■ To do
Copy word for word the lines from the one containing "From the viewer's" through the one containing "yellow flower cluster (bbox(0, 0, 1267, 858)) →", both included, and leave out any pictures.

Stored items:

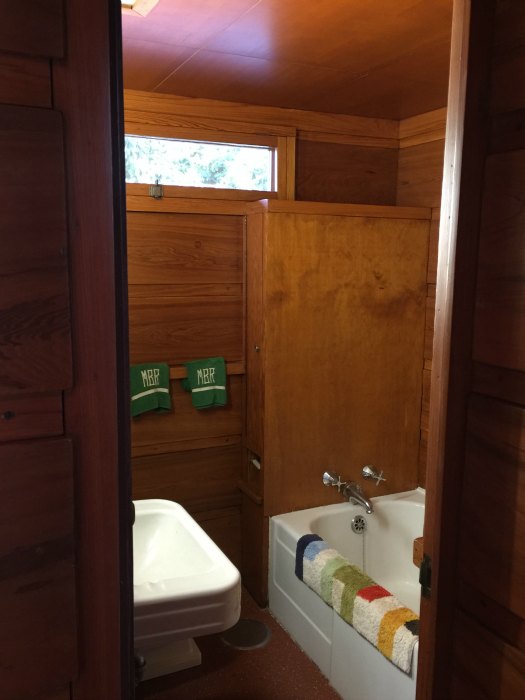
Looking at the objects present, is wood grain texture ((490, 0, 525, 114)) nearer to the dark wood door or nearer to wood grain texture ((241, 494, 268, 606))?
the dark wood door

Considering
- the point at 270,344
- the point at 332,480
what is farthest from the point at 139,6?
the point at 332,480

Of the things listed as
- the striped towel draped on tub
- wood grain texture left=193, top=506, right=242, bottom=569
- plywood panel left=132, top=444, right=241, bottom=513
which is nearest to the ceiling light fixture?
plywood panel left=132, top=444, right=241, bottom=513

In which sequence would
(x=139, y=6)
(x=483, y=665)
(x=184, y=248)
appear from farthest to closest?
(x=184, y=248)
(x=139, y=6)
(x=483, y=665)

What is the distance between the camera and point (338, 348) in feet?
9.39

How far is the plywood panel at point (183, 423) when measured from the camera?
110 inches

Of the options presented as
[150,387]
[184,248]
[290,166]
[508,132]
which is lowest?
[150,387]

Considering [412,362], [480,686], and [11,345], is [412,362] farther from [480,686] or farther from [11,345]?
[11,345]

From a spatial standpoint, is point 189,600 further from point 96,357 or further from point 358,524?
point 358,524

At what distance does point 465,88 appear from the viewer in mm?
1052

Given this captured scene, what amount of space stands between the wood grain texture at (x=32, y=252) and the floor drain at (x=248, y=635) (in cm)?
216

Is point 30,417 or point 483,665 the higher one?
point 30,417

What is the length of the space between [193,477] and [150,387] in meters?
0.52

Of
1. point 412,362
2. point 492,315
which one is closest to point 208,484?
point 412,362

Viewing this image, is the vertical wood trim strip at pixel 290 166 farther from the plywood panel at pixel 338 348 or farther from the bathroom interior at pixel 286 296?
the plywood panel at pixel 338 348
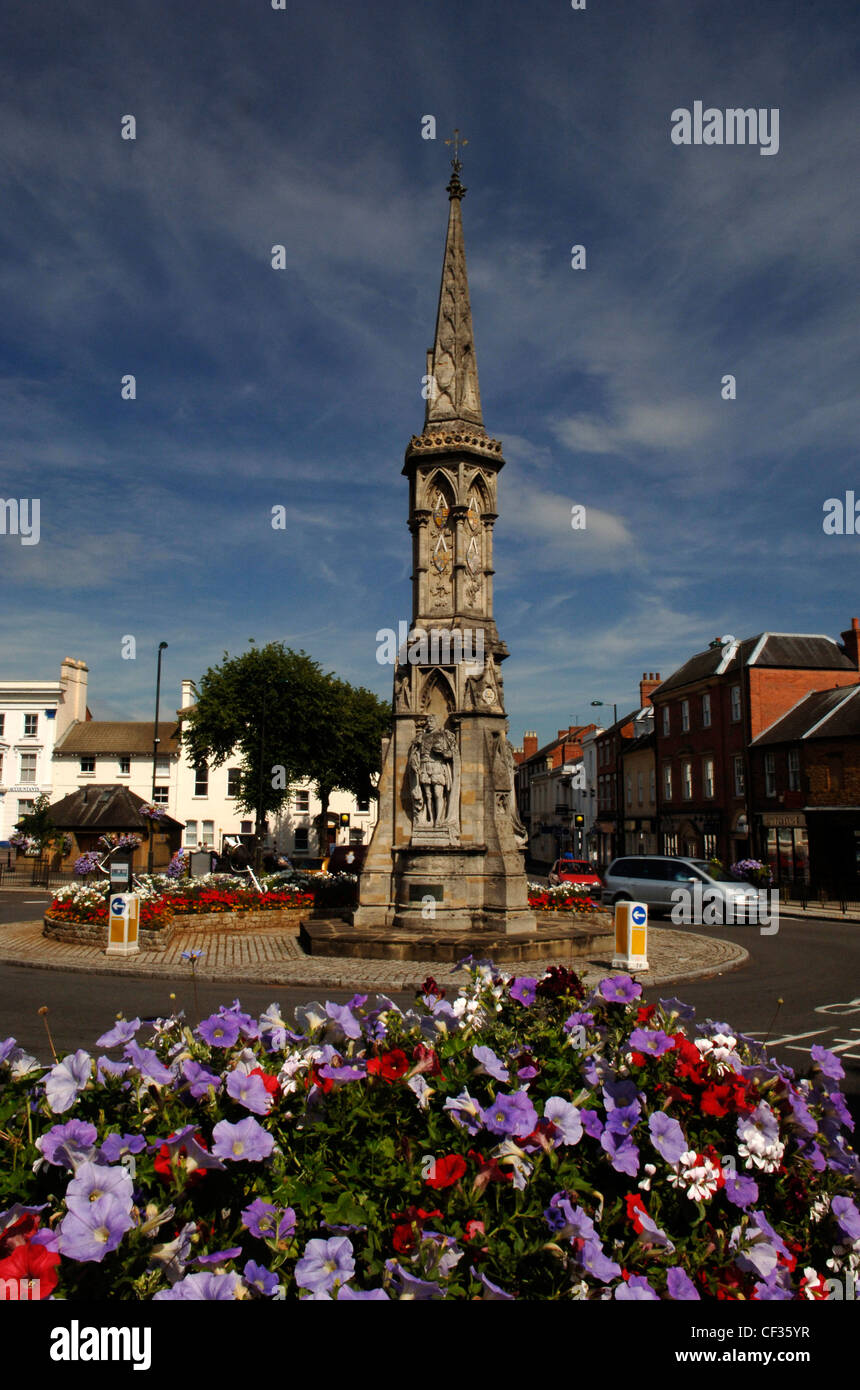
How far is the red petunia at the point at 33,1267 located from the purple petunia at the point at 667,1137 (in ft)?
5.16

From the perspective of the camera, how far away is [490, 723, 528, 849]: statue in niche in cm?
1594

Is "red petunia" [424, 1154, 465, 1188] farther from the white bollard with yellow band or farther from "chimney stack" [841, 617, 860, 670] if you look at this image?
"chimney stack" [841, 617, 860, 670]

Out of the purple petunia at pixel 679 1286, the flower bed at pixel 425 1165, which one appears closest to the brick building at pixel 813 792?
the flower bed at pixel 425 1165

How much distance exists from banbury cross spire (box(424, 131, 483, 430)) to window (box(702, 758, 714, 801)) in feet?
97.2

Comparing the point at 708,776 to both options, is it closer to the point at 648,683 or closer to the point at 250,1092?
the point at 648,683

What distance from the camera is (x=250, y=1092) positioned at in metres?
2.39

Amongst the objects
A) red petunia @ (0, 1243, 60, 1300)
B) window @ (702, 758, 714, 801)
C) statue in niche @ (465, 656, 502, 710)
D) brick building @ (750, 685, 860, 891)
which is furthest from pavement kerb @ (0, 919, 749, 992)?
window @ (702, 758, 714, 801)

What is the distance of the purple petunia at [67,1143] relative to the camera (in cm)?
209

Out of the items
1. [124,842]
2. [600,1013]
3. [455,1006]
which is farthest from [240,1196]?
[124,842]

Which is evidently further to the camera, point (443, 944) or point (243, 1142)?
point (443, 944)

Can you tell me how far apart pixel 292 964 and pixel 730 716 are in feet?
106

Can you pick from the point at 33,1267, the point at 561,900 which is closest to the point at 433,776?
the point at 561,900
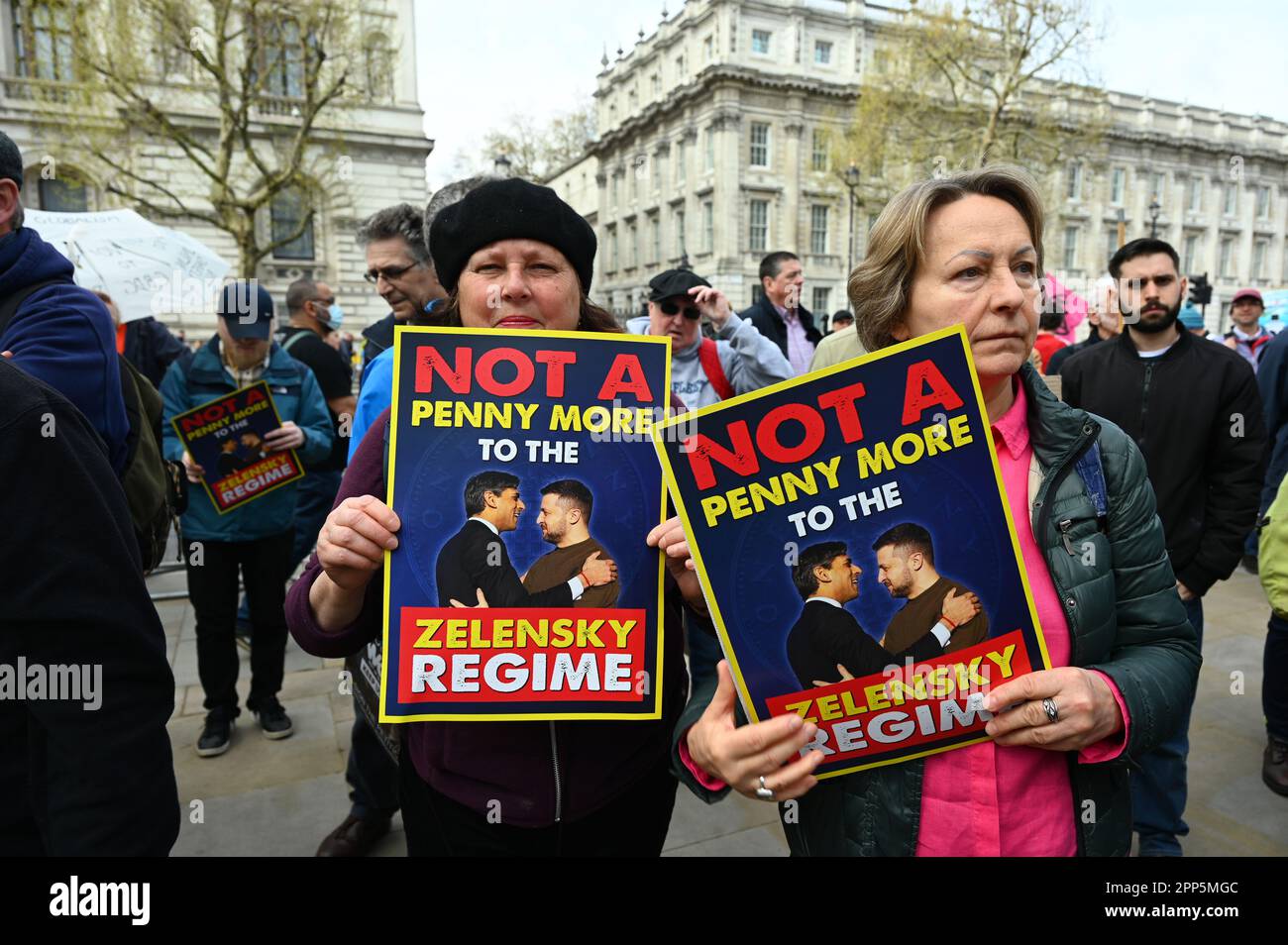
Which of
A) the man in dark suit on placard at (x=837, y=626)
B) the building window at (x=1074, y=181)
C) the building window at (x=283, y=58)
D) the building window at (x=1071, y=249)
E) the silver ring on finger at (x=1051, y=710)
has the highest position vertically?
the building window at (x=1074, y=181)

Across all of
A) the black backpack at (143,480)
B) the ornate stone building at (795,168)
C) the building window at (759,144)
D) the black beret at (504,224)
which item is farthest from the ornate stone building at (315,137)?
the black beret at (504,224)

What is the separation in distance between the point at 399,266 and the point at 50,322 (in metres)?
1.26

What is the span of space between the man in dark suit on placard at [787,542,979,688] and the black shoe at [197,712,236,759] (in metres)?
3.92

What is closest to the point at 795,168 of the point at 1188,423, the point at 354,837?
the point at 1188,423

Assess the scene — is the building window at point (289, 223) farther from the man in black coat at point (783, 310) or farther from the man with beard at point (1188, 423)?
the man with beard at point (1188, 423)

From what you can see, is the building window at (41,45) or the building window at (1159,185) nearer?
the building window at (41,45)

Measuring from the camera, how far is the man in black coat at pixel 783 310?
18.6 feet

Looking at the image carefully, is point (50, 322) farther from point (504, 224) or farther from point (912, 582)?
point (912, 582)

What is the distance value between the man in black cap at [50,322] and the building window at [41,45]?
84.3 feet

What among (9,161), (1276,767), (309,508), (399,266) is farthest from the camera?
(309,508)

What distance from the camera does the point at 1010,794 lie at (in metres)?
1.42

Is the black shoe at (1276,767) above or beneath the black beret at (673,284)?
beneath

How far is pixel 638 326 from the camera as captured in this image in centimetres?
538

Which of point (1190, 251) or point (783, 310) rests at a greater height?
point (1190, 251)
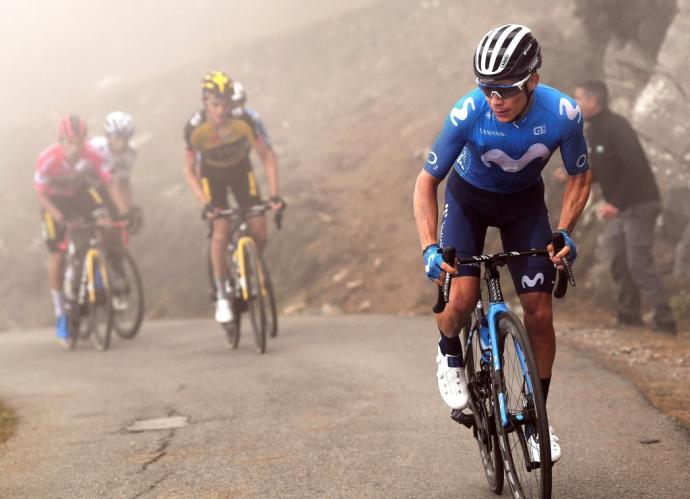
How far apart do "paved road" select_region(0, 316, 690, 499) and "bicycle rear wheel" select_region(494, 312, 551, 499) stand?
535 millimetres

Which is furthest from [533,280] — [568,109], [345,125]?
[345,125]

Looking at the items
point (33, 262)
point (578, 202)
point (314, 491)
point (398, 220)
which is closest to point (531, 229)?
point (578, 202)

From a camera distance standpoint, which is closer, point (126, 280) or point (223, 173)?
point (223, 173)

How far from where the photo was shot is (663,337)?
31.3ft

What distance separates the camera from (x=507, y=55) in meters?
4.49

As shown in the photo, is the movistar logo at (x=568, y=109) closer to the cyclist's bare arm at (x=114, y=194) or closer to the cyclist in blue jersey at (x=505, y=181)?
the cyclist in blue jersey at (x=505, y=181)

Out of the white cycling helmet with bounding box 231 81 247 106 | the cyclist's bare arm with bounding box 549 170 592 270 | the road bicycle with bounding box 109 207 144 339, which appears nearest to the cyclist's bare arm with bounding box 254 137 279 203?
the white cycling helmet with bounding box 231 81 247 106

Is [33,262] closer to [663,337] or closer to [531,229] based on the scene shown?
[663,337]

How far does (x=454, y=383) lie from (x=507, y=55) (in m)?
1.70

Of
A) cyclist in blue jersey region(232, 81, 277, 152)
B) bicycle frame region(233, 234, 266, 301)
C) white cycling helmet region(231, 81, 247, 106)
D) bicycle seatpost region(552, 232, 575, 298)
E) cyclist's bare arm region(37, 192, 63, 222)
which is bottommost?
bicycle frame region(233, 234, 266, 301)

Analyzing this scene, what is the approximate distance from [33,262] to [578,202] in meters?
18.5

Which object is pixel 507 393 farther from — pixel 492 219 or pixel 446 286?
pixel 492 219

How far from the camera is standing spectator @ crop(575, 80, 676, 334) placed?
968 centimetres

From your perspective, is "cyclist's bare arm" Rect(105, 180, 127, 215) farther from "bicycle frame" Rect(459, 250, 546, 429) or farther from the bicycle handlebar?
"bicycle frame" Rect(459, 250, 546, 429)
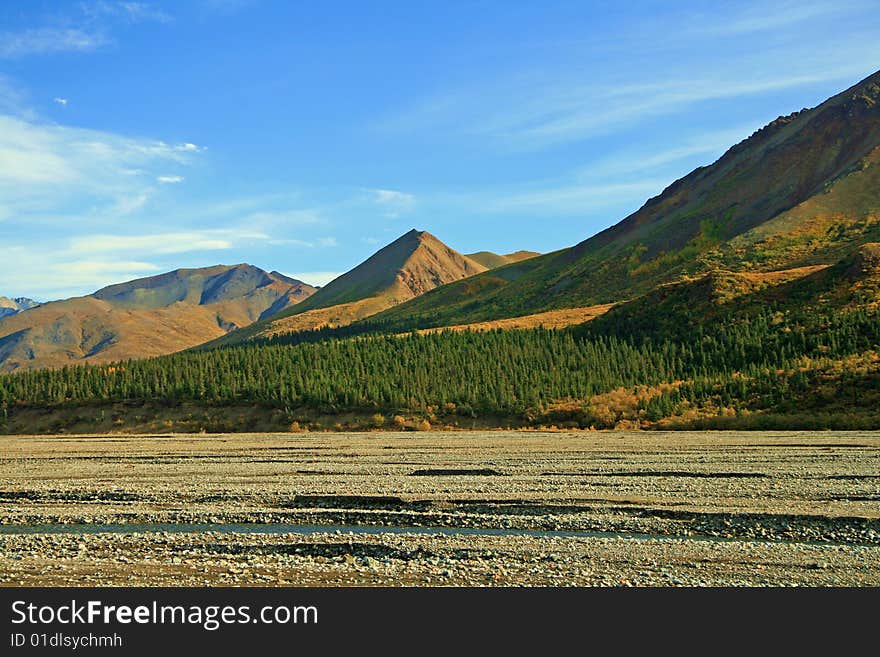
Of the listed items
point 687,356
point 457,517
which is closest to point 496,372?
point 687,356

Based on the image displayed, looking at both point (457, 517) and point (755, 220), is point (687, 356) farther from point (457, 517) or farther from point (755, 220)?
point (755, 220)

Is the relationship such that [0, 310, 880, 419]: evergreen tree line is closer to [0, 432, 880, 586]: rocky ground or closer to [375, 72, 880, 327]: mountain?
[0, 432, 880, 586]: rocky ground

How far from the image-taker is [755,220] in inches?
6029

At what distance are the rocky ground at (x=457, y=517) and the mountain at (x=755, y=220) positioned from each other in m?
91.6

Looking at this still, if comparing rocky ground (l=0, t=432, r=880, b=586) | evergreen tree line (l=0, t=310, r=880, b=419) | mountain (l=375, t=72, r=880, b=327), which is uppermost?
mountain (l=375, t=72, r=880, b=327)

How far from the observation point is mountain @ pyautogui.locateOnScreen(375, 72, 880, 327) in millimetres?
126000

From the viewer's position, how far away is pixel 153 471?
30438 mm

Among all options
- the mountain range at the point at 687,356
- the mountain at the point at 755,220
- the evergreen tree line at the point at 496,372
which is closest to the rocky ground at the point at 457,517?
the mountain range at the point at 687,356

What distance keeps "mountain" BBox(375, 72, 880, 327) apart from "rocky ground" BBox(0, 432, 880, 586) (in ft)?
300

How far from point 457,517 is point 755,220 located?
148m

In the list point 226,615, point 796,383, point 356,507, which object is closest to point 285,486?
point 356,507

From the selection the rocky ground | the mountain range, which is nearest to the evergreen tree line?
the mountain range

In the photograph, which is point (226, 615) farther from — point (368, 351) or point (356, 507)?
point (368, 351)

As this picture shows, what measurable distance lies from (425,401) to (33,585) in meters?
45.9
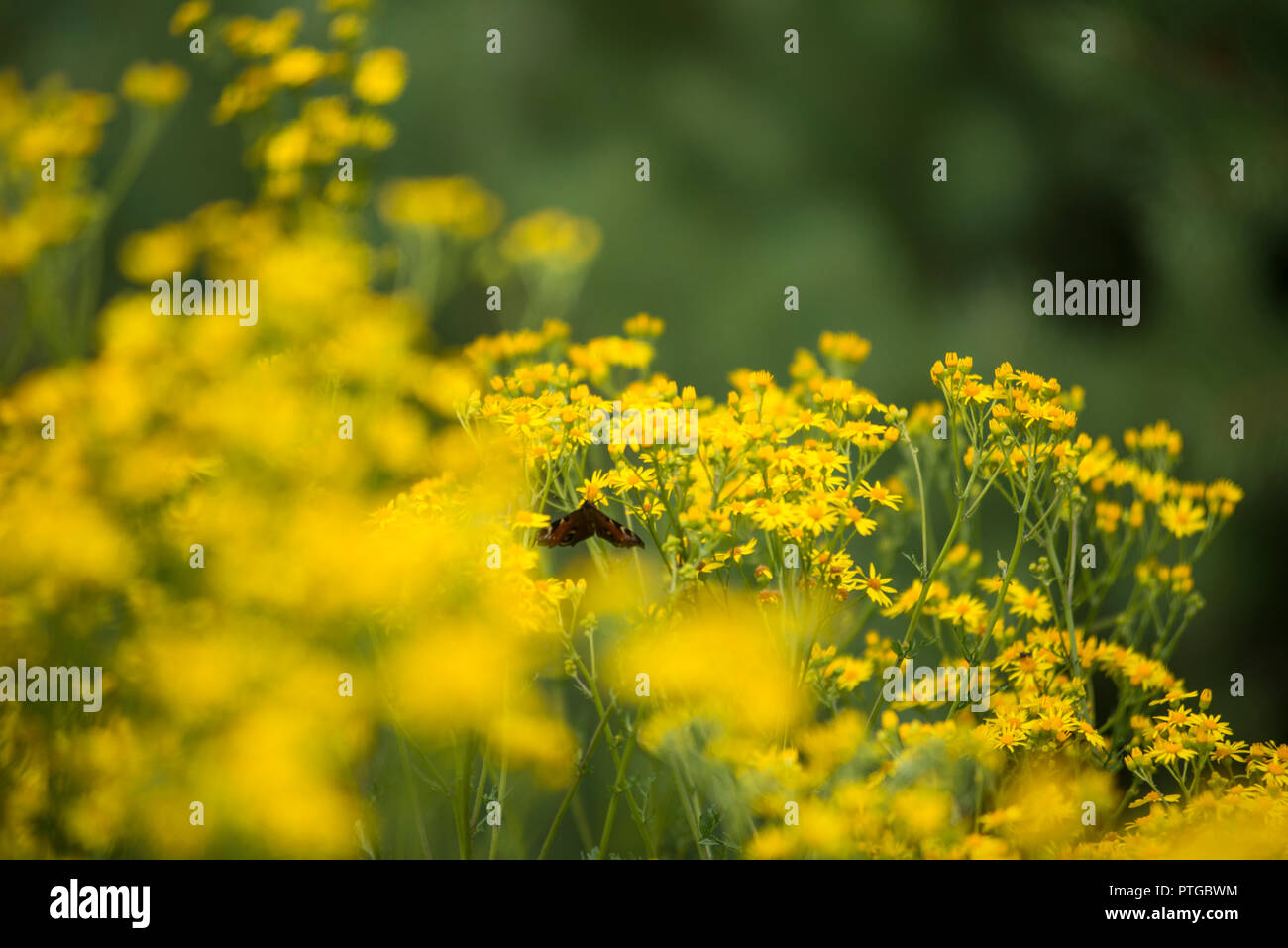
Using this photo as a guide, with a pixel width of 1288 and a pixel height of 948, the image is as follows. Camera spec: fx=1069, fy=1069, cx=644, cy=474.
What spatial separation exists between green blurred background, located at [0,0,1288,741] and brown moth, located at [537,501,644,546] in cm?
39

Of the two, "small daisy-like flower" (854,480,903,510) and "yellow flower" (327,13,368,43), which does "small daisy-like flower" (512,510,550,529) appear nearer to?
"small daisy-like flower" (854,480,903,510)

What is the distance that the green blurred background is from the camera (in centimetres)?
122

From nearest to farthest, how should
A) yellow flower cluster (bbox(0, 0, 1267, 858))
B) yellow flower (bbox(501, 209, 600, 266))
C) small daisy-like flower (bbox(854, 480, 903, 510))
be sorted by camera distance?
yellow flower cluster (bbox(0, 0, 1267, 858)) → small daisy-like flower (bbox(854, 480, 903, 510)) → yellow flower (bbox(501, 209, 600, 266))

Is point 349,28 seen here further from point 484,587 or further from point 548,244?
point 484,587

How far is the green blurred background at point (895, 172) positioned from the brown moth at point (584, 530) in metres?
0.39

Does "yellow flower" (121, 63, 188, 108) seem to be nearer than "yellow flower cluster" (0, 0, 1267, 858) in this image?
No

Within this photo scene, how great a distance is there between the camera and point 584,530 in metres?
0.79

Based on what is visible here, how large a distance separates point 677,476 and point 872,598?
0.58 feet

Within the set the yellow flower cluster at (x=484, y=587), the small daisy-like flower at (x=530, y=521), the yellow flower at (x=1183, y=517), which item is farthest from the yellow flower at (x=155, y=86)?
the yellow flower at (x=1183, y=517)

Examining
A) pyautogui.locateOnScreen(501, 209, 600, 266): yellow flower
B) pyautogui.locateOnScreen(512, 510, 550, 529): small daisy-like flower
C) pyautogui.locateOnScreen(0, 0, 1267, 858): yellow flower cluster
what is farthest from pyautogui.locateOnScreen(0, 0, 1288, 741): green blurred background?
pyautogui.locateOnScreen(512, 510, 550, 529): small daisy-like flower

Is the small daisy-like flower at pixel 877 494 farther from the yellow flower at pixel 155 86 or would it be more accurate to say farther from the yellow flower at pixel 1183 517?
the yellow flower at pixel 155 86
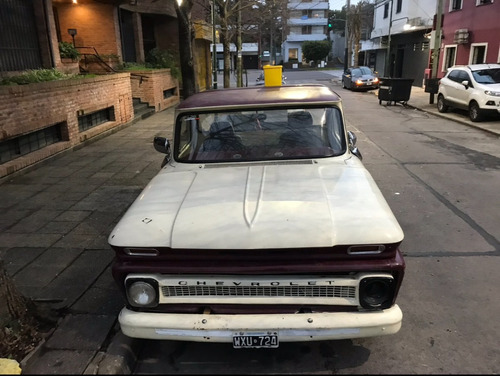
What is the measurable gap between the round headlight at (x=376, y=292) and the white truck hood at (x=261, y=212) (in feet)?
0.91

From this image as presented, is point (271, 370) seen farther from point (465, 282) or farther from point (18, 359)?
point (465, 282)

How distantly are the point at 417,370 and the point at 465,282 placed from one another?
5.25ft

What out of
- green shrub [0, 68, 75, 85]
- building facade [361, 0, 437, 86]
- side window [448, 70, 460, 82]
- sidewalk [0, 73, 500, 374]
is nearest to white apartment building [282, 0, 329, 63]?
building facade [361, 0, 437, 86]

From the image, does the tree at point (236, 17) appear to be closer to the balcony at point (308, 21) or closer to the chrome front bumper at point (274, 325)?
the chrome front bumper at point (274, 325)

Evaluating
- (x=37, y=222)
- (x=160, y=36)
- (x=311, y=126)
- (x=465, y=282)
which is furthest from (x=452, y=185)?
(x=160, y=36)

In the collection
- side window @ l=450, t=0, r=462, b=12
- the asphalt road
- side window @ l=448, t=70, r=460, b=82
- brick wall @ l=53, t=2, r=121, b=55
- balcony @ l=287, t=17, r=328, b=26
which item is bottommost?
the asphalt road

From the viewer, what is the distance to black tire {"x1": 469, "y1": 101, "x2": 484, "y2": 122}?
46.3 ft

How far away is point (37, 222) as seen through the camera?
5836 mm

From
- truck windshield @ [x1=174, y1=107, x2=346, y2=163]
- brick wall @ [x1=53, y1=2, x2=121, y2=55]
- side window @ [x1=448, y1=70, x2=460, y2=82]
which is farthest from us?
brick wall @ [x1=53, y1=2, x2=121, y2=55]

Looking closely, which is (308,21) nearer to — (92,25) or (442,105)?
(442,105)

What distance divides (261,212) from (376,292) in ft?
2.92

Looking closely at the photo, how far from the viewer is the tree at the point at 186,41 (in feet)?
56.6

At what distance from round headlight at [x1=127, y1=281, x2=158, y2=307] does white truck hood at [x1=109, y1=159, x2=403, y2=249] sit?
28cm

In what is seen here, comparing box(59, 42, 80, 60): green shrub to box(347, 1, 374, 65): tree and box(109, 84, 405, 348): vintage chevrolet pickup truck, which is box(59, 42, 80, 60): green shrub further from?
box(347, 1, 374, 65): tree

■ Answer in full
From the viewer's position, how far away is pixel 153 471?
30438 mm

Among all options
- the mountain range at the point at 687,356
- the mountain at the point at 755,220
- the evergreen tree line at the point at 496,372
which is closest to the rocky ground at the point at 457,517?
the mountain range at the point at 687,356

What distance keeps "mountain" BBox(375, 72, 880, 327) apart from "rocky ground" BBox(0, 432, 880, 586) (in ft)?
300

How far from point 457,517 is point 755,220 located?
148m

In the list point 226,615, point 796,383, point 356,507, which object is closest to point 285,486?
point 356,507

From the selection the rocky ground | the mountain range, which is nearest to the evergreen tree line?
the mountain range

In the photograph, which is point (226, 615) farther from — point (368, 351) or point (356, 507)?
point (368, 351)

As this picture shows, what measurable distance lies from (425,401) to (33,585) in meters?
45.9
Using this photo as a guide, with a pixel width of 1288 and a pixel height of 948, the image is as follows. Camera spec: fx=1069, fy=1069, cx=644, cy=474.
What spatial separation exists between green blurred background, located at [0,0,1288,741] and brown moth, located at [537,501,644,546] in cm?
39

Of the two, "small daisy-like flower" (854,480,903,510) and "yellow flower" (327,13,368,43), which does "small daisy-like flower" (512,510,550,529) appear nearer to?
"small daisy-like flower" (854,480,903,510)

What is the distance that the green blurred background is from the camera (in centimetres)?
122

From nearest to farthest, how should
A) yellow flower cluster (bbox(0, 0, 1267, 858))
B) yellow flower (bbox(501, 209, 600, 266))
C) small daisy-like flower (bbox(854, 480, 903, 510))
be sorted by camera distance?
yellow flower cluster (bbox(0, 0, 1267, 858)) → small daisy-like flower (bbox(854, 480, 903, 510)) → yellow flower (bbox(501, 209, 600, 266))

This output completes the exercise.